EXERCISE TEXT:
◆ ◆ ◆ ◆
The Department of Public Instruction has created a license to permit holders of an elementary license who teach through grade 8 to be issued a regular license to teach Social Studies through grade 9 if they complete the Social Studies minor.
This is a broadfield, social studies minor for students majoring in elementary education. It is intended to insure breadth of social studies preparation, with training from each of several areas: history, psychology, sociology, political science, economics, geography, and anthropology. This general, introductory background from the specified courses would be appropriate for teaching social studies classes in the elementary schools.
Either 840-355 or 880-355 may be counted in fulfilling the requirements, not both.
This major is designed to permit you to focus your study on a topic or problem area which falls outside the limits of a conventional major. Each major is individualized. What is deemed appropriate for you may be deemed inappropriate for another student. The purpose of the major is to accommodate an integration of the courses and programs now offered by the University; it is not a means of forming special majors or degrees which the University is not authorized to offer. The Individually Designed Major, leading to the Bachelor of Arts or Bachelor of Science degree, must consist of an approved and coherent pattern of courses taken in more than one department.
Writing Proficiency Requirement: See the Individually Designed Major program chairperson for course(s) that satisfy this requirement.
In either Option I or II of the Individually Designed Major you will choose as an adviser a faculty member whose competence is in the area of your interest. Together with the adviser you will plan the major and submit in writing to the College Committee on Individually Designed Majors for its approval a detailed outline of the major and a statement of its rationale and goals. The major must be approved, with the possibility of subsequent amendment, no later than the beginning of your junior year. Your program of study must be planned and approved in advance of admission to the major. Any changes in your major at a later date will require written permission of the Committee.
◆ ◆ ◆ ◆
Stored data entries:
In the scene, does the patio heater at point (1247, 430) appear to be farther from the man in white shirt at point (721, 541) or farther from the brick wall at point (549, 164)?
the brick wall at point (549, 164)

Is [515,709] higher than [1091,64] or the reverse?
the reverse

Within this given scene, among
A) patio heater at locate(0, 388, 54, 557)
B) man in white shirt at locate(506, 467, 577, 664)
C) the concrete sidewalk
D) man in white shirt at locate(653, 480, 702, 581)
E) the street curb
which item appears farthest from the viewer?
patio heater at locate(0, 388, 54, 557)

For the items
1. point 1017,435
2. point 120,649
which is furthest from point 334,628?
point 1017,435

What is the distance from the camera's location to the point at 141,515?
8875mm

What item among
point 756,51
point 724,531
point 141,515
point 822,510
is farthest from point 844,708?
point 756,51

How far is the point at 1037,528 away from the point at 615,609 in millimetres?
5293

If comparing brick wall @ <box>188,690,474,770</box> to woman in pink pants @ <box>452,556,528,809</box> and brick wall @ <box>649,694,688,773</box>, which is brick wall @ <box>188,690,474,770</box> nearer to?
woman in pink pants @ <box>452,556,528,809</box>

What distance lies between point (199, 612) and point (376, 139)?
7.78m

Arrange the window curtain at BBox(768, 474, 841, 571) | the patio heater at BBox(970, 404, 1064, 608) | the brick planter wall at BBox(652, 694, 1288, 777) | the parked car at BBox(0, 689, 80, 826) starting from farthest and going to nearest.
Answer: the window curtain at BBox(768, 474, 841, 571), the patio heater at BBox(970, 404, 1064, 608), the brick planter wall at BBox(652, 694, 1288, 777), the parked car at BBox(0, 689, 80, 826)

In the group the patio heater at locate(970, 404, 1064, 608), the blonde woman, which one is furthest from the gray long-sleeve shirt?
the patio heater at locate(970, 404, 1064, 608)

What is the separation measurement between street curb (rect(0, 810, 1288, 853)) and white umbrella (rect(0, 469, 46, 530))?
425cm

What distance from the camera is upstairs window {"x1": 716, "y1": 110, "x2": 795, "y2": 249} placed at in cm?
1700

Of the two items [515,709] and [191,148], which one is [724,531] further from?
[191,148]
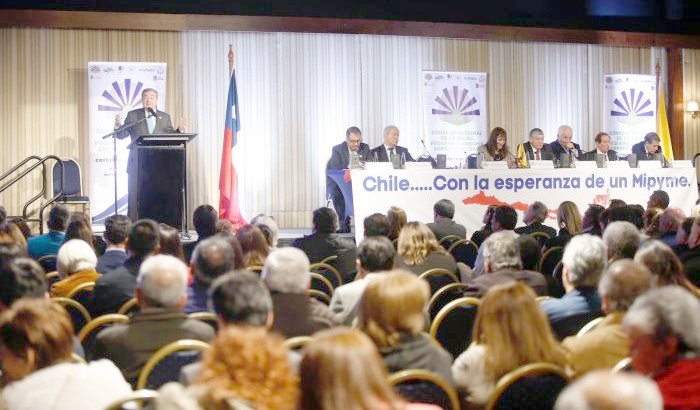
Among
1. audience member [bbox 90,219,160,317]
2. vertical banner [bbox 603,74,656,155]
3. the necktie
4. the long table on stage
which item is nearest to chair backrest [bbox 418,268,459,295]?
audience member [bbox 90,219,160,317]

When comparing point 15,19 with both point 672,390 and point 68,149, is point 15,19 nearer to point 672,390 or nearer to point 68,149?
point 68,149

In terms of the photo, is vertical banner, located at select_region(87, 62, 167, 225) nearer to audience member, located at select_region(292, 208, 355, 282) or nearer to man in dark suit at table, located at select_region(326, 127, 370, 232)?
man in dark suit at table, located at select_region(326, 127, 370, 232)

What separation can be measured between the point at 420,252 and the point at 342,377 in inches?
128

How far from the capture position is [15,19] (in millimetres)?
10570

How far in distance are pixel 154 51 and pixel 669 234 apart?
25.5 feet

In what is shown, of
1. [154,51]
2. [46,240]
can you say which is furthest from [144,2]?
[46,240]

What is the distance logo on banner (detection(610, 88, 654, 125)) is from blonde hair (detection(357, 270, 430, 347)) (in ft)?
36.8

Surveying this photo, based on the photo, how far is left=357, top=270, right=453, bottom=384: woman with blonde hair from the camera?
2678mm

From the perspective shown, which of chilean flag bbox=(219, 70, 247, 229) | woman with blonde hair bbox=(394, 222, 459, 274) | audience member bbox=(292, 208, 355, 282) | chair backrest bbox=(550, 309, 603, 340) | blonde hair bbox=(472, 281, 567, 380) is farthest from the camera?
chilean flag bbox=(219, 70, 247, 229)

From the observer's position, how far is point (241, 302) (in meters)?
2.68

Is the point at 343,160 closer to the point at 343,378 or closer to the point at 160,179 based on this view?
the point at 160,179

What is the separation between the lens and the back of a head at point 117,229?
5016mm

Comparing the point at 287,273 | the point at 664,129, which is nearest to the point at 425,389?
the point at 287,273

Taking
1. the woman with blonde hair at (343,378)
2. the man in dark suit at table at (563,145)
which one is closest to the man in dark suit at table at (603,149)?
the man in dark suit at table at (563,145)
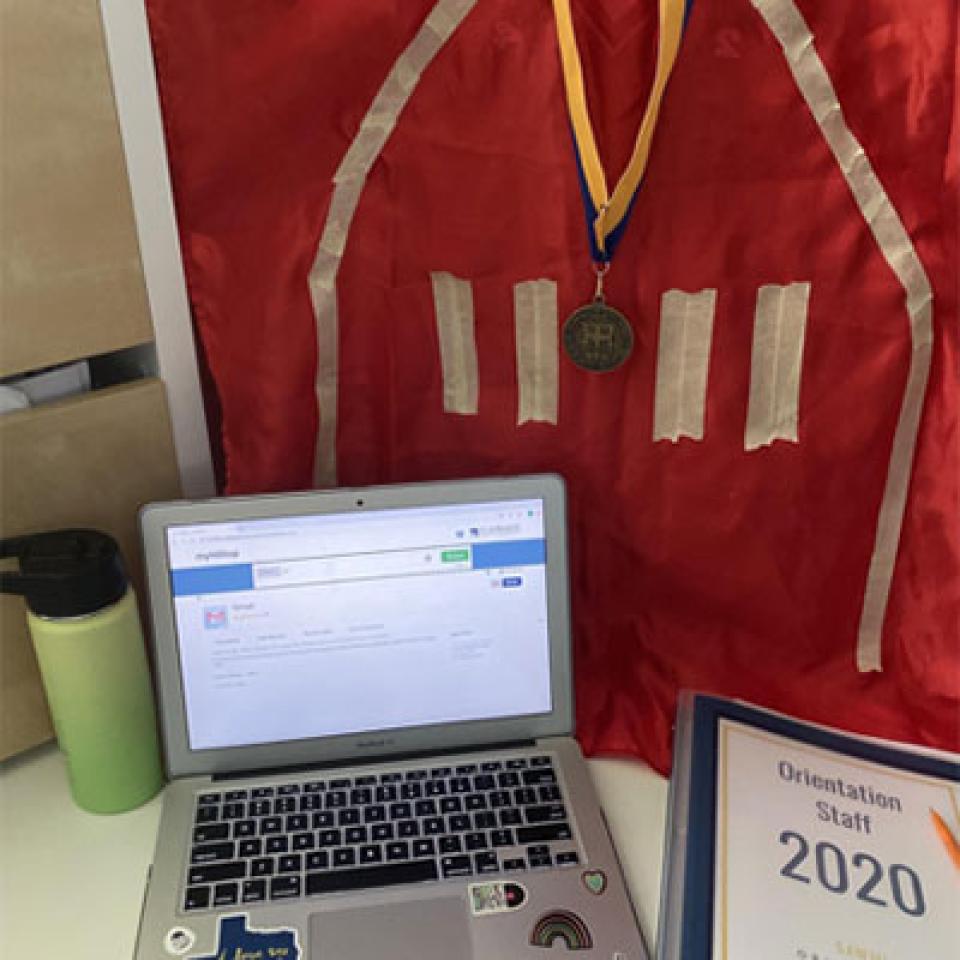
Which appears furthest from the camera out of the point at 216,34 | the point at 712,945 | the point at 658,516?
the point at 658,516

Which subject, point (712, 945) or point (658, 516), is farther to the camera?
point (658, 516)

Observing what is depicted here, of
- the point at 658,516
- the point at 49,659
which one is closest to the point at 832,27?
the point at 658,516

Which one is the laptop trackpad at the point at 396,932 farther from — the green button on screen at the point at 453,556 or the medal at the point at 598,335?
the medal at the point at 598,335

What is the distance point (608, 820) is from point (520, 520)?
232mm

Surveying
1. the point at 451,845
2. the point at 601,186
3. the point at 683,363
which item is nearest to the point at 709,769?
the point at 451,845

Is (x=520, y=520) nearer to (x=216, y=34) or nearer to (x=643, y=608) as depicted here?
(x=643, y=608)

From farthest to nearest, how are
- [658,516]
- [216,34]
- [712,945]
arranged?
1. [658,516]
2. [216,34]
3. [712,945]

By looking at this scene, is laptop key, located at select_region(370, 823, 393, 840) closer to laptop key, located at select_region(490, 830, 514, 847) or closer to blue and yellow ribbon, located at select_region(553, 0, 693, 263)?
laptop key, located at select_region(490, 830, 514, 847)

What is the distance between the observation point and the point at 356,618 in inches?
30.3

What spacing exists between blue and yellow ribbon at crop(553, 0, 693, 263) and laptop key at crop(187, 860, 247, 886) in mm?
495

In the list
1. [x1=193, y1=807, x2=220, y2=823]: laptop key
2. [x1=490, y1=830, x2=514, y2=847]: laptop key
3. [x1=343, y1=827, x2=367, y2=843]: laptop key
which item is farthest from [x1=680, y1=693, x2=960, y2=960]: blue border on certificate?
[x1=193, y1=807, x2=220, y2=823]: laptop key

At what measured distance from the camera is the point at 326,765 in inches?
30.9

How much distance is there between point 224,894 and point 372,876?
3.8 inches

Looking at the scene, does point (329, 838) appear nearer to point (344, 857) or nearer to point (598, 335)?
point (344, 857)
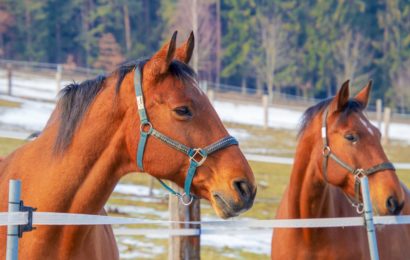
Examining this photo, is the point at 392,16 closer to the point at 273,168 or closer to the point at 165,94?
the point at 273,168

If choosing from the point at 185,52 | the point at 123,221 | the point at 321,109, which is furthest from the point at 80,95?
the point at 321,109

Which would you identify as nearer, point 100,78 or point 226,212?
point 226,212

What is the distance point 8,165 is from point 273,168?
14.7m

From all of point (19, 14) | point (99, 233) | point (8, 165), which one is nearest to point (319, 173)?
point (99, 233)

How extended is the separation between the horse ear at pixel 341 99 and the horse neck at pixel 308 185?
25 centimetres

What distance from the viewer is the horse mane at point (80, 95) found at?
150 inches

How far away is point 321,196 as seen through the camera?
600cm

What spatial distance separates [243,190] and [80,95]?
101cm

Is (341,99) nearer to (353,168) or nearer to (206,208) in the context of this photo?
(353,168)

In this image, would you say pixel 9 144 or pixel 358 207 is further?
pixel 9 144

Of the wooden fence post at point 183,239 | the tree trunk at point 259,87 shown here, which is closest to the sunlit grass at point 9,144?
the wooden fence post at point 183,239

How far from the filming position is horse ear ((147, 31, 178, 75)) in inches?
146

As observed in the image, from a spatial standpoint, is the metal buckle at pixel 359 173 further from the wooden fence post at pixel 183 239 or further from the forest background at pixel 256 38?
the forest background at pixel 256 38

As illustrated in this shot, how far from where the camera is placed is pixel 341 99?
592 centimetres
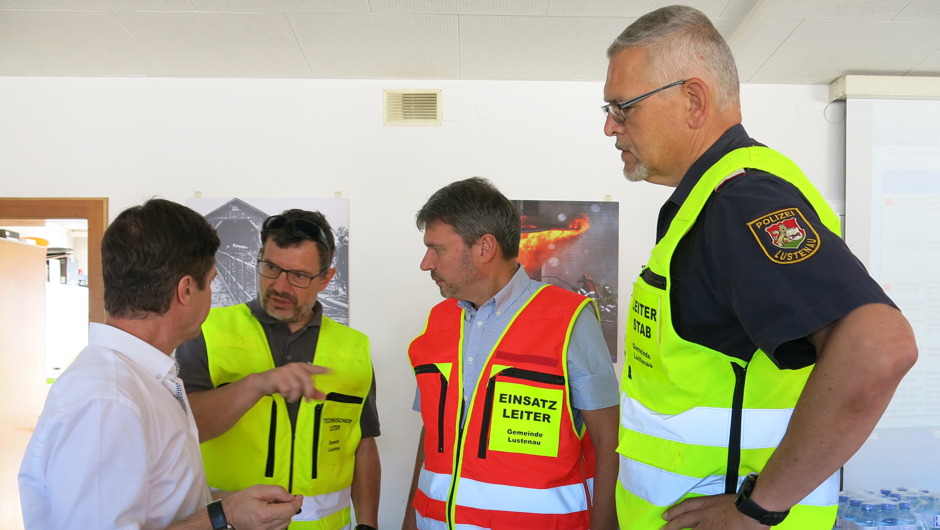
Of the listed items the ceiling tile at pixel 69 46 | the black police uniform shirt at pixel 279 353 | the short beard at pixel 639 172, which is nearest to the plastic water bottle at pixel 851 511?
the black police uniform shirt at pixel 279 353

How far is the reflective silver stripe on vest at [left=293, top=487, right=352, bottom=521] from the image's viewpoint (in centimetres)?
189

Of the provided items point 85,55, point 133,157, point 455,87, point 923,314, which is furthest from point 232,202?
point 923,314

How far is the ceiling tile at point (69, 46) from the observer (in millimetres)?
2891

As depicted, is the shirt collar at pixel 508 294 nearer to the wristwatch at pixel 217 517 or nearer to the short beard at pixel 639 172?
the short beard at pixel 639 172

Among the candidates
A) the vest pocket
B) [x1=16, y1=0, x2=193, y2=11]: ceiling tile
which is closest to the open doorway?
[x1=16, y1=0, x2=193, y2=11]: ceiling tile

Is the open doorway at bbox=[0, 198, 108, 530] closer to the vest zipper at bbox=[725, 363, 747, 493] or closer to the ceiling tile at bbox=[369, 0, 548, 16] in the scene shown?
the ceiling tile at bbox=[369, 0, 548, 16]

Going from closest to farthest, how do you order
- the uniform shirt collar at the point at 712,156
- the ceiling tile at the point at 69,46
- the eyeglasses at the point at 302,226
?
1. the uniform shirt collar at the point at 712,156
2. the eyeglasses at the point at 302,226
3. the ceiling tile at the point at 69,46

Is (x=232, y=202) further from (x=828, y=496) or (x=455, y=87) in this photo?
(x=828, y=496)

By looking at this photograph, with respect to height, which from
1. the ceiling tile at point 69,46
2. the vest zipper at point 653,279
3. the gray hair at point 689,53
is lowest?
the vest zipper at point 653,279

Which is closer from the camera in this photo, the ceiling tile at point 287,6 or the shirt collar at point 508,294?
the shirt collar at point 508,294

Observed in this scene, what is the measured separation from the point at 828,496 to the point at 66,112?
164 inches

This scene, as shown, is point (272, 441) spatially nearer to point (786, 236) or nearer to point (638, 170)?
point (638, 170)

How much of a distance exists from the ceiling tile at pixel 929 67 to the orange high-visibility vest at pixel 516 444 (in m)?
3.05

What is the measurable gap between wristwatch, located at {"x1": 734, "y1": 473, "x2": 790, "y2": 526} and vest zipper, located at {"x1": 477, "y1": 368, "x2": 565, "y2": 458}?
2.79 ft
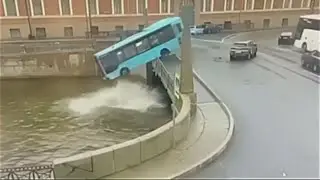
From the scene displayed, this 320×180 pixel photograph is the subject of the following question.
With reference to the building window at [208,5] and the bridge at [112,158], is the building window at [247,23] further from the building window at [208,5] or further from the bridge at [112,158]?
the bridge at [112,158]

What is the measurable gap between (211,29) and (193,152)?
3110cm

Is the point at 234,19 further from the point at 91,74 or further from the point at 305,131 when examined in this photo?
the point at 305,131

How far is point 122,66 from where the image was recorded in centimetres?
2184

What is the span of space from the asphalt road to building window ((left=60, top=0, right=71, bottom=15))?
15646 millimetres

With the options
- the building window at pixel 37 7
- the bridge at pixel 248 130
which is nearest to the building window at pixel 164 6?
the building window at pixel 37 7

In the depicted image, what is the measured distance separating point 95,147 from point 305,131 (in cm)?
807

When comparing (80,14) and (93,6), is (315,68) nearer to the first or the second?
(93,6)

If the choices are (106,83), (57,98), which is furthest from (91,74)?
(57,98)

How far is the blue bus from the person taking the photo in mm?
21375

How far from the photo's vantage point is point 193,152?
11.8 m

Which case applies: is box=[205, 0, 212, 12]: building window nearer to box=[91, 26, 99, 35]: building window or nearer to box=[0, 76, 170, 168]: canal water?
box=[91, 26, 99, 35]: building window

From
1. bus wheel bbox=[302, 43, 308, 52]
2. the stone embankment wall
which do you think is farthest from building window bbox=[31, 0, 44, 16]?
bus wheel bbox=[302, 43, 308, 52]

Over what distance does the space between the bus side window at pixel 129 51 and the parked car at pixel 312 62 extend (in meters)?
11.0

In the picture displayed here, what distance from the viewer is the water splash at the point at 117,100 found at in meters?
20.5
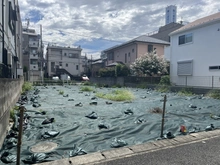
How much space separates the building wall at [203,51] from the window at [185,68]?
249 mm

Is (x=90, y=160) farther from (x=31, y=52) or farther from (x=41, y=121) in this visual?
(x=31, y=52)

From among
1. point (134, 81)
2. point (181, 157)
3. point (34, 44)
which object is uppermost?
point (34, 44)

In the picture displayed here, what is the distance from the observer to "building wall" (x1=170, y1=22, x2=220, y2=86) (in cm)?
1138

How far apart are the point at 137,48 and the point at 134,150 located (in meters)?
19.3

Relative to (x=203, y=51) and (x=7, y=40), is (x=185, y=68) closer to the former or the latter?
(x=203, y=51)

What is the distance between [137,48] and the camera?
20.8 meters

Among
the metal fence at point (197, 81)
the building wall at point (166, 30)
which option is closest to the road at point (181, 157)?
the metal fence at point (197, 81)

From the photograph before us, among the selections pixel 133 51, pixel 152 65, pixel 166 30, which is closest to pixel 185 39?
pixel 152 65

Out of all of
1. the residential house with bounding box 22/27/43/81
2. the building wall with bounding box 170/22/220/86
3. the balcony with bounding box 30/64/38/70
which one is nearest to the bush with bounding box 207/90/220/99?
the building wall with bounding box 170/22/220/86

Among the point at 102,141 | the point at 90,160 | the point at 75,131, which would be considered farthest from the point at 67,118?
the point at 90,160

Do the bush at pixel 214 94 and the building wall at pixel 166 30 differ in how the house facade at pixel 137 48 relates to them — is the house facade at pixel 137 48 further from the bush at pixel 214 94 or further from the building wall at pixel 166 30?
the bush at pixel 214 94

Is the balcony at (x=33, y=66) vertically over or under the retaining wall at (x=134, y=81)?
over

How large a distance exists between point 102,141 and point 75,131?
729 mm

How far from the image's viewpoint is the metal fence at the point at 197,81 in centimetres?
1086
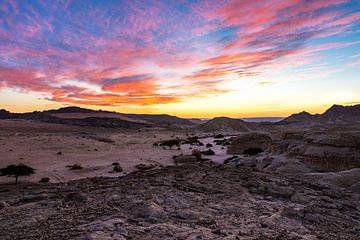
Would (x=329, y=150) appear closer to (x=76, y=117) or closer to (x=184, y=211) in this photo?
(x=184, y=211)

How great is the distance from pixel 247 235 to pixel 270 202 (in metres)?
3.47

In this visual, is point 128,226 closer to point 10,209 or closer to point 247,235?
point 247,235

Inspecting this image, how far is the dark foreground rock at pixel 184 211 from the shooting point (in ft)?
21.7

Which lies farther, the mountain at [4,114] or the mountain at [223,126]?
the mountain at [4,114]

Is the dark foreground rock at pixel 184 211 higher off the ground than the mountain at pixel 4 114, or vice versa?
the mountain at pixel 4 114

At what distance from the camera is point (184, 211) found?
26.5ft

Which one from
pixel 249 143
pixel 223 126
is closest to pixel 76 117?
pixel 223 126

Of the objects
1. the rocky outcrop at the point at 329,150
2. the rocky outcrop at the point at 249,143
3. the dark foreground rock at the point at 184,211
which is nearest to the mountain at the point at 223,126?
the rocky outcrop at the point at 249,143

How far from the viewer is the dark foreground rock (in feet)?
21.7

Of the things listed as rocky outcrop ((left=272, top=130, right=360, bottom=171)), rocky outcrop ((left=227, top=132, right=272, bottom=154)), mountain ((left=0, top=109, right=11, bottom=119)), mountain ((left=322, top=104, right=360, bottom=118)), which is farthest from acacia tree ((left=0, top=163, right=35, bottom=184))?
mountain ((left=0, top=109, right=11, bottom=119))

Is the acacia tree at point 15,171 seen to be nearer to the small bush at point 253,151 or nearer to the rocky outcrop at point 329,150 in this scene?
the rocky outcrop at point 329,150

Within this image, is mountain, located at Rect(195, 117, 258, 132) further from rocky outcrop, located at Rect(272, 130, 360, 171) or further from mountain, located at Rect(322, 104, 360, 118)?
rocky outcrop, located at Rect(272, 130, 360, 171)

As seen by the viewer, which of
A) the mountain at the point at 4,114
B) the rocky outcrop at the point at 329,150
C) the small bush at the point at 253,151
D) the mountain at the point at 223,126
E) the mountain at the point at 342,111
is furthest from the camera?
the mountain at the point at 4,114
◆ ◆ ◆ ◆
WHAT TO DO:
1) Extract the passage of the degree program text from "The Department of" to "Social Studies minor.".
2) List every area of training that the degree program text names for the social studies minor.
3) Please carry on the degree program text from its final sentence.

RESPONSES IN ORDER:
1)
The Department of Public Instruction has created a license to permit holders of an elementary license who teach through grade 8 to be issued a regular license to teach Social Studies through grade 9 if they complete the Social Studies minor.

2) history, psychology, sociology, political science, economics, geography, anthropology

3)
Under either Option I or II you may count at most 40 credits from any one department for fulfillment of total degree requirements. It is a requirement that over half the credits in either option must be in courses numbered 300 or above. At least 50 percent of the credits counting toward your major requirements must be earned subsequent to your admission to the major. You may take work outside the College of Letters and Sciences but more than one-half the credits in your major must be earned in the College. Primary supervision of the major rests with the Committee on Individually Designed Majors. Inquiries should be directed to: Chairperson, Committee on Individually Designed Majors, College of Letters and Sciences.
A statement of the content, nature and rationale of your proposed individualized minor must be approved by your major department. The minor should consist primarily of courses above the general survey level. Further, the proposed minor shall be sent to the Office of the Dean of the College of Letters and Sciences for the Dean's approval or referral to the College Curriculum Committee for its approval.
The minor should be prepared early in your college career, preferably before the second semester of your junior year. Any substantial subsequent changes in your minor should be approved by your major department and the Dean.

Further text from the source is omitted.